Can someone please help me either understand where my mistake is or help me prove that my instructor’s answer is incorrect?
It is the Christmas festive season again and your manager is very pleased with your performance and gives you a £50 Amazon gift card as a Christmas bonus. Value added tax (VAT) or sales tax is currently 20%. Determine the price of the most expensive taxable item you can buy with the gift card. Show your working and not just the answer.
It’s a pretty horribly worded question! My gut feeling was £50, as all UK retail prices are already inclusive of VAT.
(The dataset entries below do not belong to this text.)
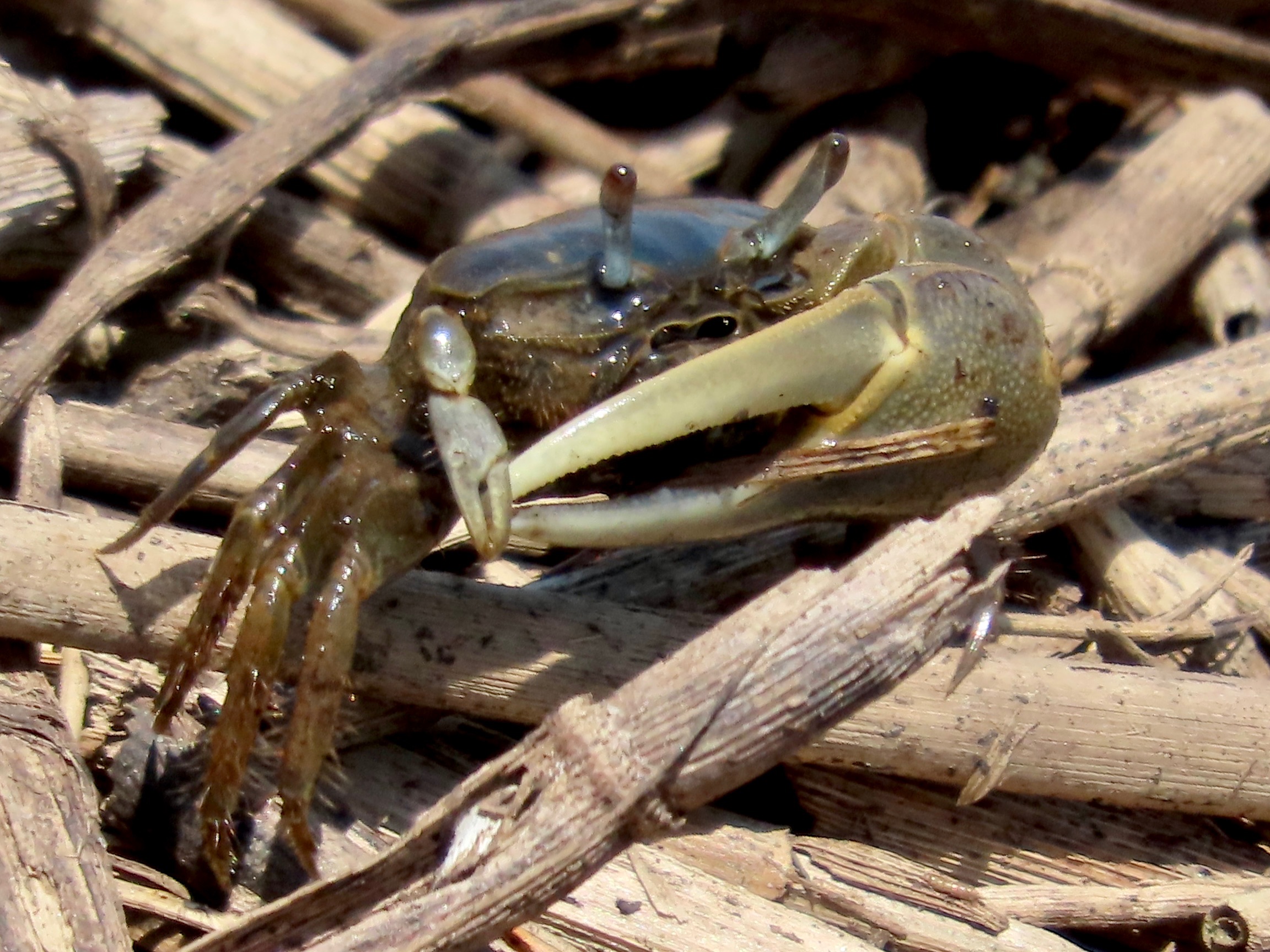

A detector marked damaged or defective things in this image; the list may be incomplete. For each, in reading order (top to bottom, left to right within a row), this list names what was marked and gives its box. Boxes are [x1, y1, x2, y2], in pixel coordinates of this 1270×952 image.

splintered wood piece [0, 0, 640, 431]
splintered wood piece [1021, 90, 1270, 365]
splintered wood piece [0, 670, 128, 952]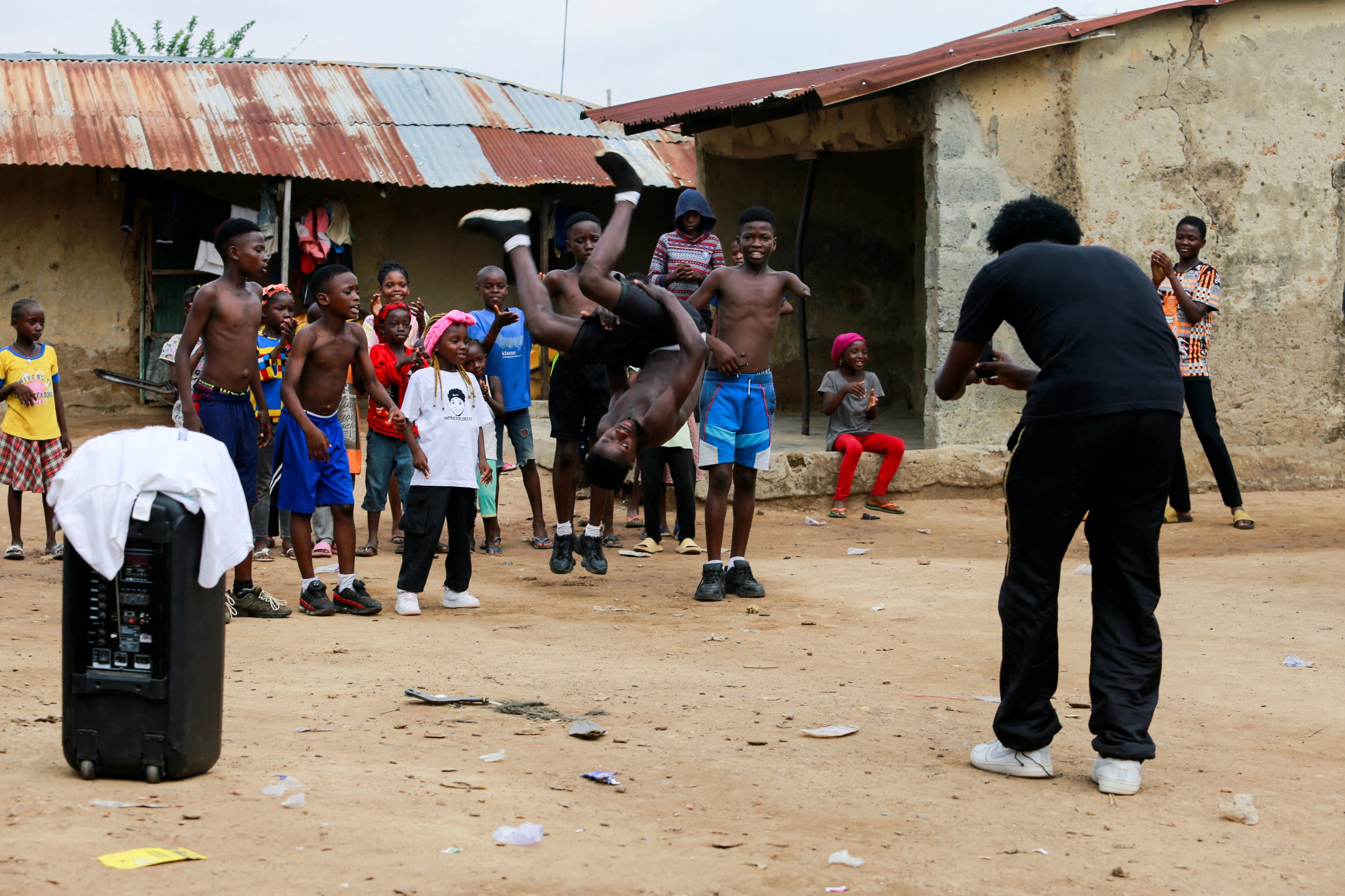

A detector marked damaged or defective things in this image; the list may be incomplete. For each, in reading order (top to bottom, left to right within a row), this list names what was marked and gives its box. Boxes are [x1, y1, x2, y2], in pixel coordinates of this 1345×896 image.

cracked wall [925, 0, 1345, 489]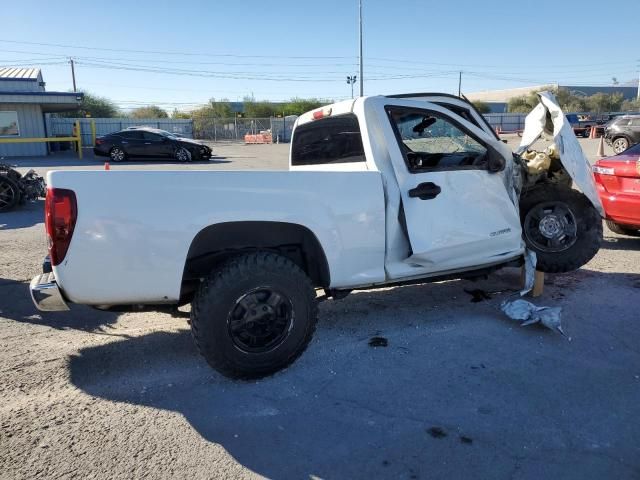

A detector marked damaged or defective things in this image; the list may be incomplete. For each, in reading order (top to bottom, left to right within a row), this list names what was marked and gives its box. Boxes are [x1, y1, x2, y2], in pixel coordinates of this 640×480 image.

damaged white pickup truck [31, 92, 600, 376]
crumpled hood [516, 89, 604, 216]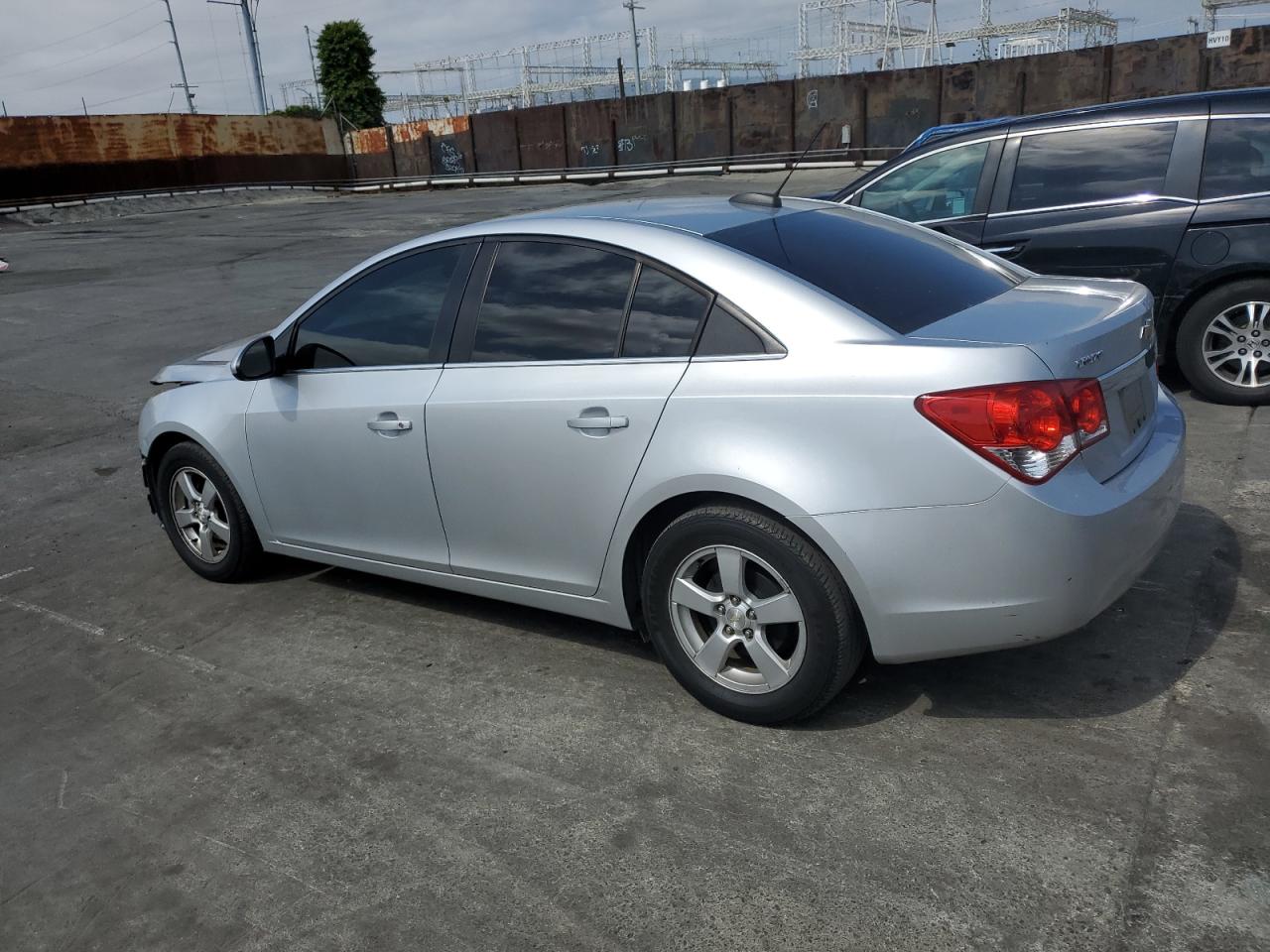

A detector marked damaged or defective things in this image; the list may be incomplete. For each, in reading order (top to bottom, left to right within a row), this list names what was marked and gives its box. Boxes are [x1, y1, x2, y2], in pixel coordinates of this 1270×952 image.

rusty metal wall [472, 111, 520, 171]
rusty metal wall [520, 104, 572, 171]
rusty metal wall [564, 102, 611, 170]
rusty metal wall [615, 93, 675, 166]
rusty metal wall [671, 87, 730, 162]
rusty metal wall [730, 81, 790, 157]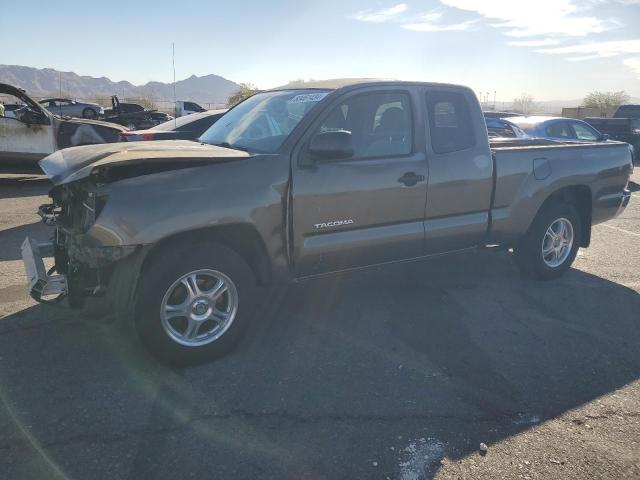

Let the total price inclusive of VAT =x= £50
Let the rate of VAT =y=0.2\ (20\%)
Let the price exclusive of VAT = z
x = z + zy
50 = z + 0.2z
50 = 1.2z
50 / 1.2 = z
z = 41.666…
Let the price of the most expensive taxable item be = x
Let the 20% VAT on £50 = y = (20/100)*50 = 10
Our equation can be written as:
50 = x + y
x = 50-y
x = 50-10
x = 40
Update from instructor:
It looks like you and I are going to have some interesting discussions
during the course of this module. I see where you are “going wrong”
for want of a better phrase. You are assuming that the £50 includes
VAT, but that is the wrong assumption. Sometimes easy to make that
automatic jump or connection to real life scenario, but this question
has nothing to do with the actual UK VAT laws. Maybe it could have
been phrased differently, but the £50 is SUBJECT to a 20% VAT which
implies that VAT is not included and has to be deducted from the £50.
Forget the UK law for now and you will see why it’s £40. The point
really is not even about how much the item is, but it is about
rearranging an equation and solving for x.
In my opinion there are so many errors in his logic that it’s not worth me pushing this point any further as he will be my teacher for the next 3 months anyway.
Your answer looks right. The instructor made the mistake of assuming the taxable part would be 20% of the total, which is a common mistake with percentages, to forget about what percentages mean. You can see that 40 is right out, by simply taking 40+.2*40=48, and that’s not 50.